I tried the following with python3 on Jetson Xavier NX (TensorRT 7.1.3.4):
>>> import tensorrt as trt
>>> logger = trt.Logger(trt.Logger.VERBOSE)
>>> runtime = trt.Runtime(logger)
>>> dir(runtime)
['__class__', '__del__', '__delattr__', '__dir__', '__doc__', '__enter__', '__eq__', '__exit__', '__format__', '__ge__', '__getattribute__', '__gt__', '__hash__', '__init__', '__init_subclass__', '__le__', '__lt__', '__module__', '__ne__', '__new__', '__reduce__', '__reduce_ex__', '__repr__', '__setattr__', '__sizeof__', '__str__', '__subclasshook__', 'deserialize_cuda_engine', 'gpu_allocator']
>>> with open('yolov3-dla0-608.trt', 'rb') as f:
... engine = runtime.deserialize_cuda_engine(f.read())
...
[TensorRT] VERBOSE: Deserialize required 900134 microseconds.
>>> dir(engine)
['__class__', '__del__', '__delattr__', '__dir__', '__doc__', '__enter__', '__eq__', '__exit__', '__format__', '__ge__', '__getattribute__', '__getitem__', '__gt__', '__hash__', '__init__', '__init_subclass__', '__le__', '__len__', '__lt__', '__module__', '__ne__', '__new__', '__reduce__', '__reduce_ex__', '__repr__', '__setattr__', '__sizeof__', '__str__',
'__subclasshook__', 'binding_is_input', 'create_execution_context', 'create_execution_context_without_device_memory', 'device_memory_size', 'get_binding_bytes_per_component', 'get_binding_components_per_element', 'get_binding_dtype', 'get_binding_format', 'get_binding_format_desc', 'get_binding_index', 'get_binding_name', 'get_binding_shape', 'get_binding_vectorized_dim', 'get_location', 'get_profile_shape', 'get_profile_shape_input', 'has_implicit_batch_dimension', 'is_execution_binding', 'is_shape_binding', 'max_batch_size', 'max_workspace_size', 'name', 'num_bindings', 'num_layers', 'num_optimization_profiles', 'refittable', 'serialize']

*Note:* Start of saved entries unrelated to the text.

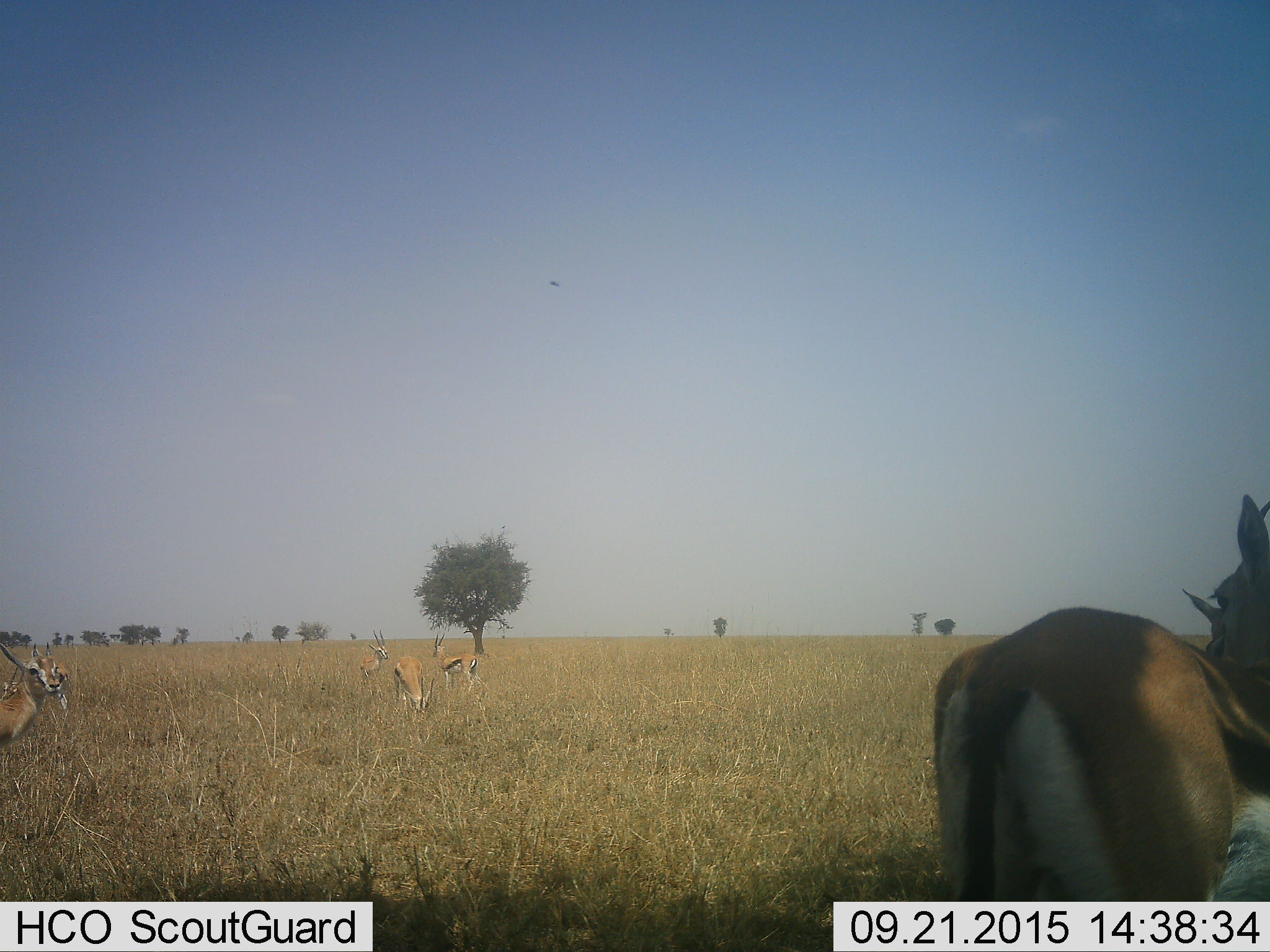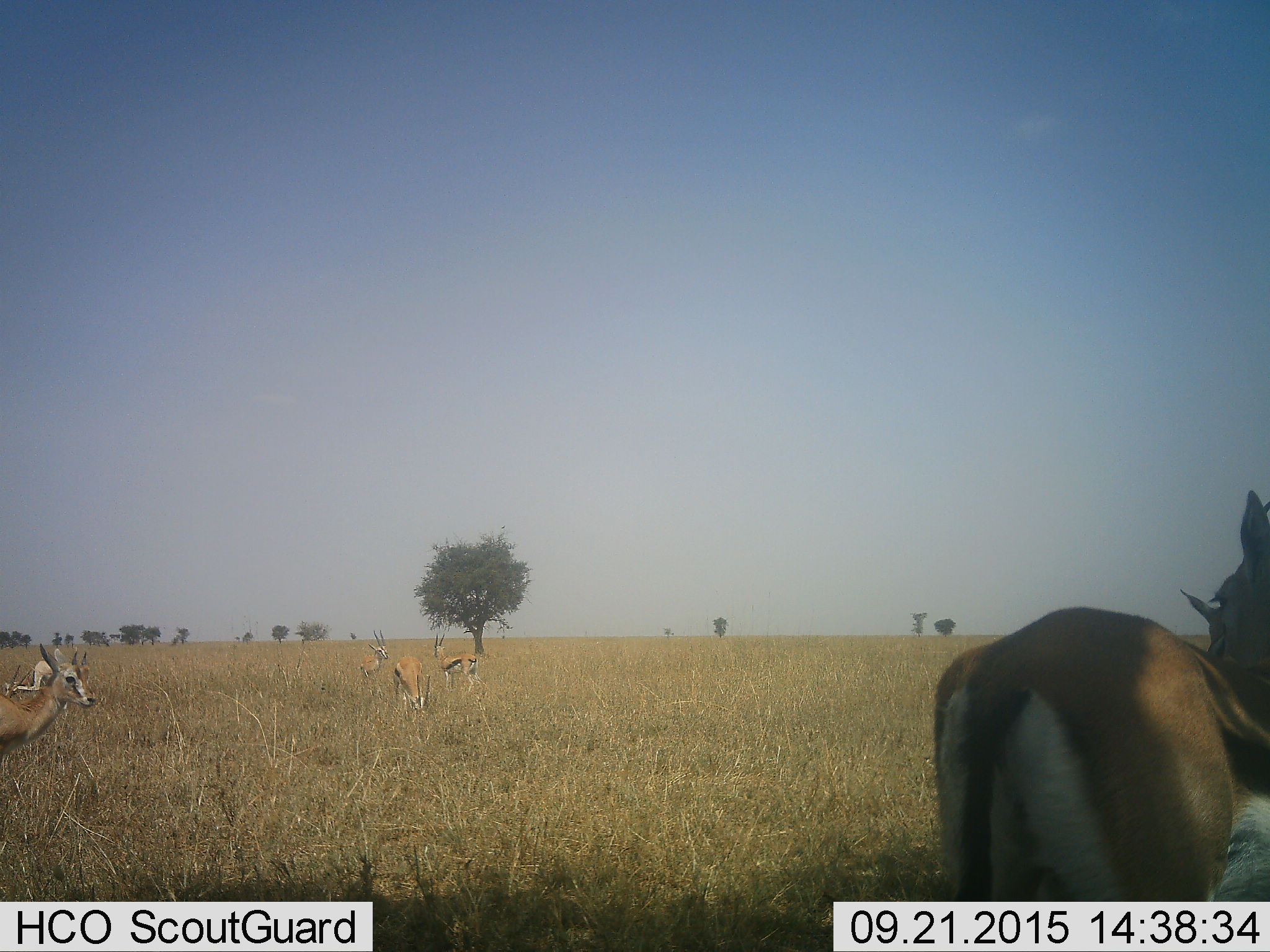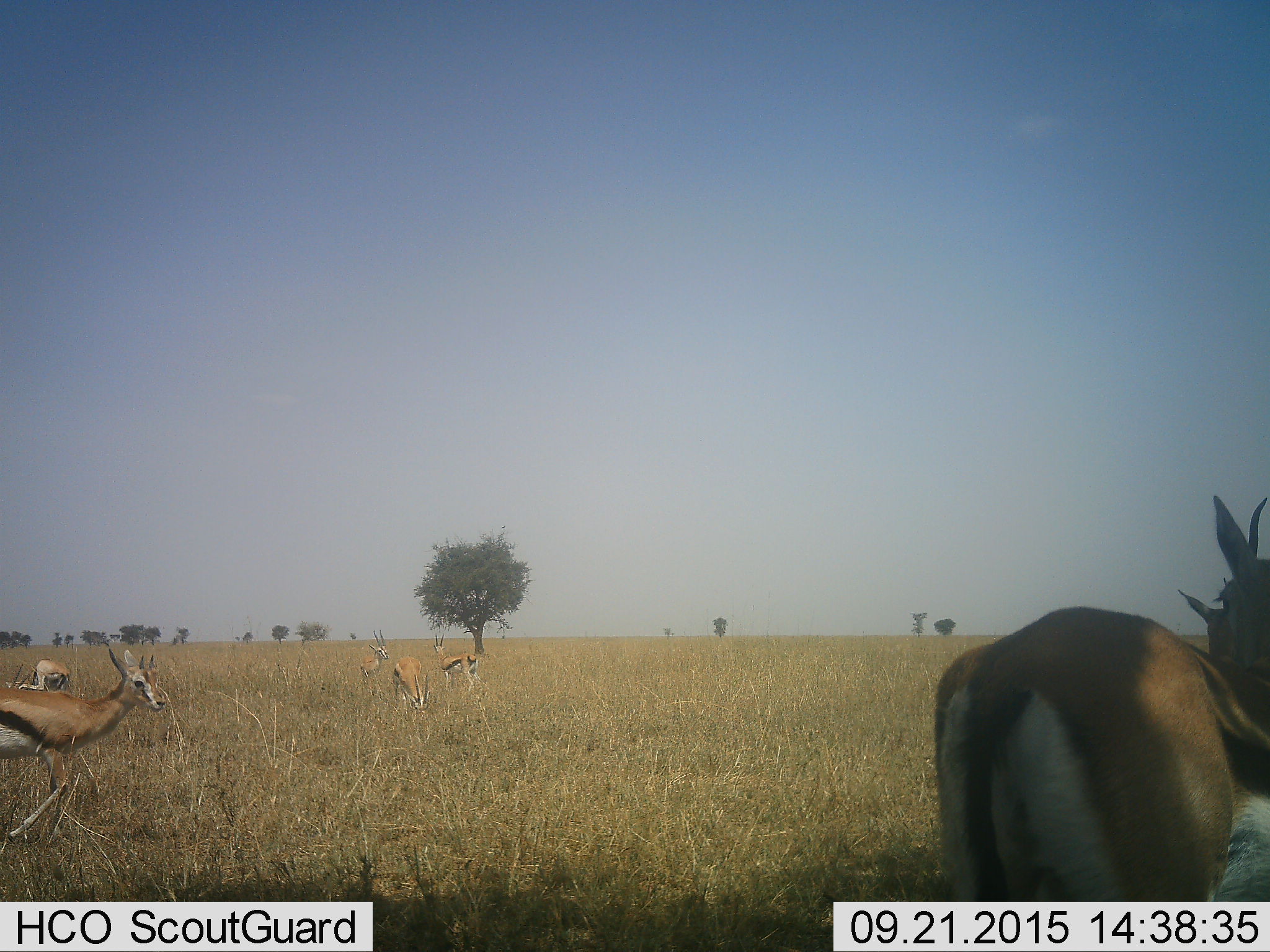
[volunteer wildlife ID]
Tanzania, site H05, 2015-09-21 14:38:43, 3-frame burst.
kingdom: Animalia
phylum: Chordata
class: Mammalia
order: Artiodactyla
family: Bovidae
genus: Eudorcas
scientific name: Eudorcas thomsonii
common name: thomson's gazelle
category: gazellethomsons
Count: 7.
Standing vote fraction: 90%.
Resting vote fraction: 0%.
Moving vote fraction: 20%.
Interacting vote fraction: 10%.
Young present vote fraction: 0%.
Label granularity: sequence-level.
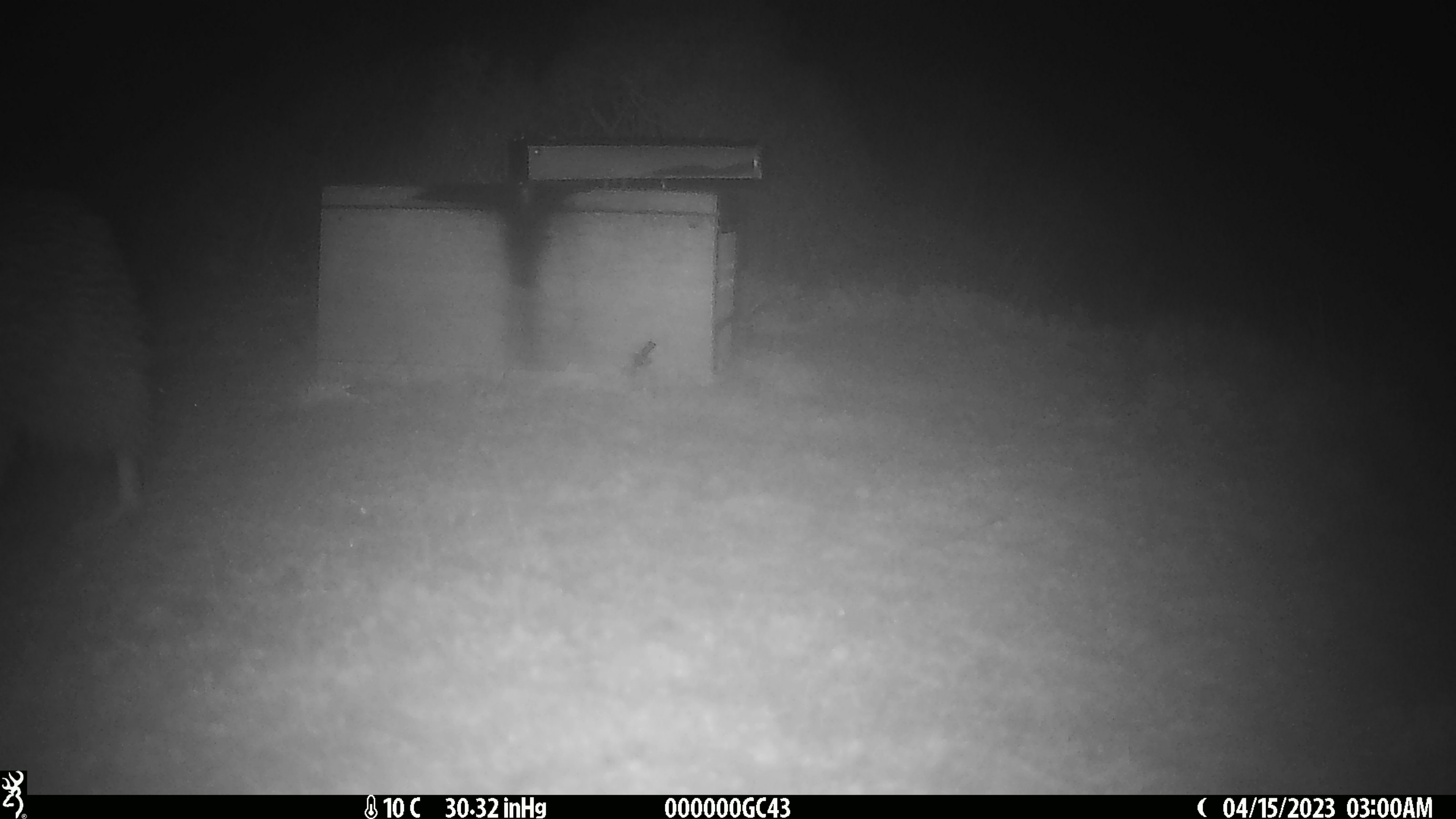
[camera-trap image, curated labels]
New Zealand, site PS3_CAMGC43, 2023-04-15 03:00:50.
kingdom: Animalia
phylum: Chordata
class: Aves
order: Apterygiformes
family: Apterygidae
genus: Apteryx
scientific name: Apteryx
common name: kiwi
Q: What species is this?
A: Kiwi (Apteryx).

>>> context = engine.create_execution_context()
>>> dir(context)
['__class__', '__del__', '__delattr__', '__dir__', '__doc__', '__enter__', '__eq__', '__exit__', '__format__', '__ge__', '__getattribute__', '__gt__', '__hash__', '__init__', '__init_subclass__', '__le__', '__lt__', '__module__', '__ne__', '__new__', '__reduce__', '__reduce_ex__', '__repr__', '__setattr__', '__sizeof__', '__str__', '__subclasshook__', 'active_optimization_profile', 'all_binding_shapes_specified', 'all_shape_inputs_specified', 'debug_sync', 'device_memory', 'engine', 'execute', 'execute_async', 'execute_async_v2', 'execute_v2', 'get_binding_shape', 'get_shape', 'get_strides', 'name', 'profiler', 'set_binding_shape', 'set_shape_input']
>>>
So neither of the “tensorrt.Runtime”, “tensorrt.ICudaEngine” or “tensorrt.IExecutionContext” classes provides any API for setting DLA core for inferencing (for a deserialzed TensorRT engine). How do I make sure the deserialzed TensorRT engine is running on a DLA core, or on DLA core #1 vs. #0??